What you will do:
In the reply, include exactly the lines of the entries below from the first to the line with "New Zealand, site EFD_DCAME09, 2020-09-27", that line included.

[Collected data]

_ _ _

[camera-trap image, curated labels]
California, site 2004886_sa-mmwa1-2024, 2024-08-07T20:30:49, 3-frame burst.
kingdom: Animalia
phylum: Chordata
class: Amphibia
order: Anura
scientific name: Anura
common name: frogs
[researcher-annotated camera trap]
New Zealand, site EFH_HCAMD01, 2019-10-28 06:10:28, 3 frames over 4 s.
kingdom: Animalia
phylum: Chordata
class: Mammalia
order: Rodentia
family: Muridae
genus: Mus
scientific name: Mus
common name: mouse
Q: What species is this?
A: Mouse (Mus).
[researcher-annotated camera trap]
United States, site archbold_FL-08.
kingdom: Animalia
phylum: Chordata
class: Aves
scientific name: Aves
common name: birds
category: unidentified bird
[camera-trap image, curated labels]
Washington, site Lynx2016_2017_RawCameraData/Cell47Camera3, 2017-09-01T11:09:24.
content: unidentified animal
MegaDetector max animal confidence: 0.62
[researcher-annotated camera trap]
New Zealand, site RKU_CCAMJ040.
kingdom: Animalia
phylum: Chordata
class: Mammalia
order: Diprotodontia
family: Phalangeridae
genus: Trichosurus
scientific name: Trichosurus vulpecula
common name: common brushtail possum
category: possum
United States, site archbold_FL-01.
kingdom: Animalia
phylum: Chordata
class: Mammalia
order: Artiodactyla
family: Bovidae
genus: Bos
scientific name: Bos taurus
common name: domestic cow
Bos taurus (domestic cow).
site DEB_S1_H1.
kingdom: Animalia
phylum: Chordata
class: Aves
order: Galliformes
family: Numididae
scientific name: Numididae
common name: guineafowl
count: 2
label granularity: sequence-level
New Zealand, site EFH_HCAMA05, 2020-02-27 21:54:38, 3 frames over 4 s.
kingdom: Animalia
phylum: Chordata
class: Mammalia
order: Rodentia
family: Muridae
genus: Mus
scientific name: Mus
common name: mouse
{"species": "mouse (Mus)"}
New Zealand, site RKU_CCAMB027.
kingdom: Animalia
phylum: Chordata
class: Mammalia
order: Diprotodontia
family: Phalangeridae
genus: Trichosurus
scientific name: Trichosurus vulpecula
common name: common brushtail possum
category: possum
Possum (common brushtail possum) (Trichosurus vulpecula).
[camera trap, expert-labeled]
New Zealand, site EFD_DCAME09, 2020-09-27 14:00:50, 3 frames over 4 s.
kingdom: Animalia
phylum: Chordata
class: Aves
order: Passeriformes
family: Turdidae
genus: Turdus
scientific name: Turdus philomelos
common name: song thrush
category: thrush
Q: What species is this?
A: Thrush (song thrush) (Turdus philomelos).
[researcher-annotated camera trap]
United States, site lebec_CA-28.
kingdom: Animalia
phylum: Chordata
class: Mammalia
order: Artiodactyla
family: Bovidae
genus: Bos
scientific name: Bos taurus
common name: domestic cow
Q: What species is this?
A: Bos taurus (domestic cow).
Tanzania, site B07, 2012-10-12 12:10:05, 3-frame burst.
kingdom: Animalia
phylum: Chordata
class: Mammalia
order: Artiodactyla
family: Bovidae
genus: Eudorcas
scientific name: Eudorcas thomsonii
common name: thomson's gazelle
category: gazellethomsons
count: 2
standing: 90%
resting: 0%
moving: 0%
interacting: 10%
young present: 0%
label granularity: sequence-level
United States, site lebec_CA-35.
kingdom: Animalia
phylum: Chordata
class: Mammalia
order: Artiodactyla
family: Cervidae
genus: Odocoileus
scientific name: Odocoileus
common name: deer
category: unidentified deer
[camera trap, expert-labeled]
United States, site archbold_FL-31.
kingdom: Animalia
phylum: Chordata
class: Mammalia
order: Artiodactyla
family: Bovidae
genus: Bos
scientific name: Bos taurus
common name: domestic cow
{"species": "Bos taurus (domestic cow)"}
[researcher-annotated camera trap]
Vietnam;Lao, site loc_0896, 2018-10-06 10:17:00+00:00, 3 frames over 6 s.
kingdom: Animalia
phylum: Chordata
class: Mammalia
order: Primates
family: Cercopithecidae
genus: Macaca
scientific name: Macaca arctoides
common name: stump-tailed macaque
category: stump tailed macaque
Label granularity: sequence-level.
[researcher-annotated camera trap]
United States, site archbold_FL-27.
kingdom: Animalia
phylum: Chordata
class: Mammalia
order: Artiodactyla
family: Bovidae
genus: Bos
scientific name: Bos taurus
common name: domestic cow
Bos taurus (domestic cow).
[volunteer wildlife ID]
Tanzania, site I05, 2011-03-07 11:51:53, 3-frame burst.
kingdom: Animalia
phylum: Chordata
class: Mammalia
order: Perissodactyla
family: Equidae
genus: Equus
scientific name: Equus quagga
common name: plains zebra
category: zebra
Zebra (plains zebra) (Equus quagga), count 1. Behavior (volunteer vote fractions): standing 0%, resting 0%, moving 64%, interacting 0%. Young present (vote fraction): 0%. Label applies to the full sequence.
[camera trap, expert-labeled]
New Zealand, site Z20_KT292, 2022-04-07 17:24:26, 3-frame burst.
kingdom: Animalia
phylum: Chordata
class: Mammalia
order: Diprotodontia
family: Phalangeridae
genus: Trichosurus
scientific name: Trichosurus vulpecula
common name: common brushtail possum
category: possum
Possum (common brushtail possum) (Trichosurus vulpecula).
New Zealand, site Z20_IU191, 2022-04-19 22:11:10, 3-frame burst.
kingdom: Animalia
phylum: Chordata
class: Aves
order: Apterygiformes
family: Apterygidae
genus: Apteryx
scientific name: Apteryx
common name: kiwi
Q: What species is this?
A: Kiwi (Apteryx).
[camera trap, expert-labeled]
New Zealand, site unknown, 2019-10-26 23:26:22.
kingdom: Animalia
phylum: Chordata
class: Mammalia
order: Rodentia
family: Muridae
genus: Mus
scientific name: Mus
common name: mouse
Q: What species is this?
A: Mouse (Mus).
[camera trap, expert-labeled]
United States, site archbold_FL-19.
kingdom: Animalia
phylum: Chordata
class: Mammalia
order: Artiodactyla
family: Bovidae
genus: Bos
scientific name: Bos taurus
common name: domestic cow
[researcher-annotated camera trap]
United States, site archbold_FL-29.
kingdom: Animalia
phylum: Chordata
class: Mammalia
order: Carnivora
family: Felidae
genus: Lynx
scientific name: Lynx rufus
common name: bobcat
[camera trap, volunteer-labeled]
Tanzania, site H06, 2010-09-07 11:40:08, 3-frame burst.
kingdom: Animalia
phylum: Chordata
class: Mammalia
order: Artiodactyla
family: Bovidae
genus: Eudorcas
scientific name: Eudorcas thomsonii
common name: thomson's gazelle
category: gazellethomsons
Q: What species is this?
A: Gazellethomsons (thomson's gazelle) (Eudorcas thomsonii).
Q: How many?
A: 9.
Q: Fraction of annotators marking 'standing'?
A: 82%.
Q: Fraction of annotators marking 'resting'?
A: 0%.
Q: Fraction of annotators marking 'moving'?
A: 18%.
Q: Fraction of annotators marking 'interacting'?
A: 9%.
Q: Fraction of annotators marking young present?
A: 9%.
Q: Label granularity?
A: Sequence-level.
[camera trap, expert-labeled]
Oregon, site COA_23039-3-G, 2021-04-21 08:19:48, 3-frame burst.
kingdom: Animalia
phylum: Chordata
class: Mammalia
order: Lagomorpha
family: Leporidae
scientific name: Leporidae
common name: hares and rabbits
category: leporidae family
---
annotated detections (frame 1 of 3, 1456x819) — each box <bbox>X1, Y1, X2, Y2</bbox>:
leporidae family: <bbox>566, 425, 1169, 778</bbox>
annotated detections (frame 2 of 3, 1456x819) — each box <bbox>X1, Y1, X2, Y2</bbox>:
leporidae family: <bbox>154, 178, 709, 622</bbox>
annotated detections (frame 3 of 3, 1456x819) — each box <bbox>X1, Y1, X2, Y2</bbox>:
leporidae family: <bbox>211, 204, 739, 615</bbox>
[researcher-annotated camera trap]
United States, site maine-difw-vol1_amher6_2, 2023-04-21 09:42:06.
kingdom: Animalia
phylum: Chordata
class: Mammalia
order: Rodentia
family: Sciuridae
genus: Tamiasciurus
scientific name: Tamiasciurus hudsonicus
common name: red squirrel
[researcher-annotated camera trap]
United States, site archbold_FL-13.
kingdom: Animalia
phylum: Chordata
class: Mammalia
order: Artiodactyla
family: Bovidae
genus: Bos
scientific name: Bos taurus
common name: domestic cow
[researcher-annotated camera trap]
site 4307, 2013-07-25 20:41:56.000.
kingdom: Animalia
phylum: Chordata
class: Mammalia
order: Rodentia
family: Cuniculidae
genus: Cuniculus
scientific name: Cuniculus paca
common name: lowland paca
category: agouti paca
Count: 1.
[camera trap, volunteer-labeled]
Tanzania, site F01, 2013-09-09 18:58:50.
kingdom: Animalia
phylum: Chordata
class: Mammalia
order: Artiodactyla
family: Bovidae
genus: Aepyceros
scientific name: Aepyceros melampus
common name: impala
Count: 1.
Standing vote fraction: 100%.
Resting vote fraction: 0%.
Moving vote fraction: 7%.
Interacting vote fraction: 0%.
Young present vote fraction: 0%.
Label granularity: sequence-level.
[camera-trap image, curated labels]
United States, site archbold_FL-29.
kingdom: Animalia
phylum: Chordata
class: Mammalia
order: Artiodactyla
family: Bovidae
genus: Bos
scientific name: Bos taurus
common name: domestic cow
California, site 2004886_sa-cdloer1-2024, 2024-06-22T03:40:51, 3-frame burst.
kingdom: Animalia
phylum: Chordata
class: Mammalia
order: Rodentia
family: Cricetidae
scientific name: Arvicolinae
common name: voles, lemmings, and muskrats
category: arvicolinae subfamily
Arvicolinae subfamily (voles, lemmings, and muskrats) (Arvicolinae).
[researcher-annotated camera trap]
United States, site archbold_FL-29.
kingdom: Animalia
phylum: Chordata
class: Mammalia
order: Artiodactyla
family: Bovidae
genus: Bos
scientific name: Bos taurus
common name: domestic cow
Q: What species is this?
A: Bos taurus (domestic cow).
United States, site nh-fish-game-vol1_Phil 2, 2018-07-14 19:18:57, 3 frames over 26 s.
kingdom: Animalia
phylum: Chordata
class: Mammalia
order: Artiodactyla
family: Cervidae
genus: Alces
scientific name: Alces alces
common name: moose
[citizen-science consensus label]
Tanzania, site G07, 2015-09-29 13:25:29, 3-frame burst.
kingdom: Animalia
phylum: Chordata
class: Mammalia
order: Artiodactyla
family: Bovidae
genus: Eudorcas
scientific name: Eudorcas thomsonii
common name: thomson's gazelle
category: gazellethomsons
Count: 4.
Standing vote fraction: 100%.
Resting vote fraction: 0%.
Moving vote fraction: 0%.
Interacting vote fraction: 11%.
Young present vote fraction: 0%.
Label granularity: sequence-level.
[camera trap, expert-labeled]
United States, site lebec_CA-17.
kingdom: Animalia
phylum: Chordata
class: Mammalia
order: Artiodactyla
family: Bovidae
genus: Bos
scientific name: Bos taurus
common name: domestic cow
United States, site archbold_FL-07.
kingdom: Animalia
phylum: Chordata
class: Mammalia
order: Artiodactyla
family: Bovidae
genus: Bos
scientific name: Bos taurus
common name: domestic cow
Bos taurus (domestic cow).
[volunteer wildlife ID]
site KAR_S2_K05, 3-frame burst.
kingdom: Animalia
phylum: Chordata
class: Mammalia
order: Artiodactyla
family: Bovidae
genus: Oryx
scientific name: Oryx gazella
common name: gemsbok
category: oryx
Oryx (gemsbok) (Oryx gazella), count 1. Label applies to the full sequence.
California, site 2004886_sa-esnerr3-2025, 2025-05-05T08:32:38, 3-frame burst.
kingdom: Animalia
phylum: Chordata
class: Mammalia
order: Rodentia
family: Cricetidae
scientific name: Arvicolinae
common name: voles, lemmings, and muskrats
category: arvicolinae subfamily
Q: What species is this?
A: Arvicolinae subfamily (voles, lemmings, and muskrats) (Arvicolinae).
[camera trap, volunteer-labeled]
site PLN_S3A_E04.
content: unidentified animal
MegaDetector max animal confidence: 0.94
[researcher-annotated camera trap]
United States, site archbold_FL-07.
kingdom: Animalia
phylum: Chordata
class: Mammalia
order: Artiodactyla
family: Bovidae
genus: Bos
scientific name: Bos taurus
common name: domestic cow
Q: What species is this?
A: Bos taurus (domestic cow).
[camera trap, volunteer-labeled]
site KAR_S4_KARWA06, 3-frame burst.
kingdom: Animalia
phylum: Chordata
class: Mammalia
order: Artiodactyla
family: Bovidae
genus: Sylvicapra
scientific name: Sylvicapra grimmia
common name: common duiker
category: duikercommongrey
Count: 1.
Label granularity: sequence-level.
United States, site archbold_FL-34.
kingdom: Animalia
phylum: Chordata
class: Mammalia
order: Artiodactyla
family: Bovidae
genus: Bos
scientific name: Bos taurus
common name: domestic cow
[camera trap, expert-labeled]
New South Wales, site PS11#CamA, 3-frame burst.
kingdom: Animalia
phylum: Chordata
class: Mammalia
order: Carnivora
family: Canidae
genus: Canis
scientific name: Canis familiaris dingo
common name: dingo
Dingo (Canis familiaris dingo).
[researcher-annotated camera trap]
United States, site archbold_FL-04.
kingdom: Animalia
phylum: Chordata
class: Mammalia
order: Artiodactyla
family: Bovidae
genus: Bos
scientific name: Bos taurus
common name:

_ _ _

Answer to the problem:
[camera-trap image, curated labels]
California, site 2004886_sa-mmwa1-2024, 2024-08-07T20:30:49, 3-frame burst.
kingdom: Animalia
phylum: Chordata
class: Amphibia
order: Anura
scientific name: Anura
common name: frogs
[researcher-annotated camera trap]
New Zealand, site EFH_HCAMD01, 2019-10-28 06:10:28, 3 frames over 4 s.
kingdom: Animalia
phylum: Chordata
class: Mammalia
order: Rodentia
family: Muridae
genus: Mus
scientific name: Mus
common name: mouse
Q: What species is this?
A: Mouse (Mus).
[researcher-annotated camera trap]
United States, site archbold_FL-08.
kingdom: Animalia
phylum: Chordata
class: Aves
scientific name: Aves
common name: birds
category: unidentified bird
[camera-trap image, curated labels]
Washington, site Lynx2016_2017_RawCameraData/Cell47Camera3, 2017-09-01T11:09:24.
content: unidentified animal
MegaDetector max animal confidence: 0.62
[researcher-annotated camera trap]
New Zealand, site RKU_CCAMJ040.
kingdom: Animalia
phylum: Chordata
class: Mammalia
order: Diprotodontia
family: Phalangeridae
genus: Trichosurus
scientific name: Trichosurus vulpecula
common name: common brushtail possum
category: possum
United States, site archbold_FL-01.
kingdom: Animalia
phylum: Chordata
class: Mammalia
order: Artiodactyla
family: Bovidae
genus: Bos
scientific name: Bos taurus
common name: domestic cow
Bos taurus (domestic cow).
site DEB_S1_H1.
kingdom: Animalia
phylum: Chordata
class: Aves
order: Galliformes
family: Numididae
scientific name: Numididae
common name: guineafowl
count: 2
label granularity: sequence-level
New Zealand, site EFH_HCAMA05, 2020-02-27 21:54:38, 3 frames over 4 s.
kingdom: Animalia
phylum: Chordata
class: Mammalia
order: Rodentia
family: Muridae
genus: Mus
scientific name: Mus
common name: mouse
{"species": "mouse (Mus)"}
New Zealand, site RKU_CCAMB027.
kingdom: Animalia
phylum: Chordata
class: Mammalia
order: Diprotodontia
family: Phalangeridae
genus: Trichosurus
scientific name: Trichosurus vulpecula
common name: common brushtail possum
category: possum
Possum (common brushtail possum) (Trichosurus vulpecula).
[camera trap, expert-labeled]
New Zealand, site EFD_DCAME09, 2020-09-27 14:00:50, 3 frames over 4 s.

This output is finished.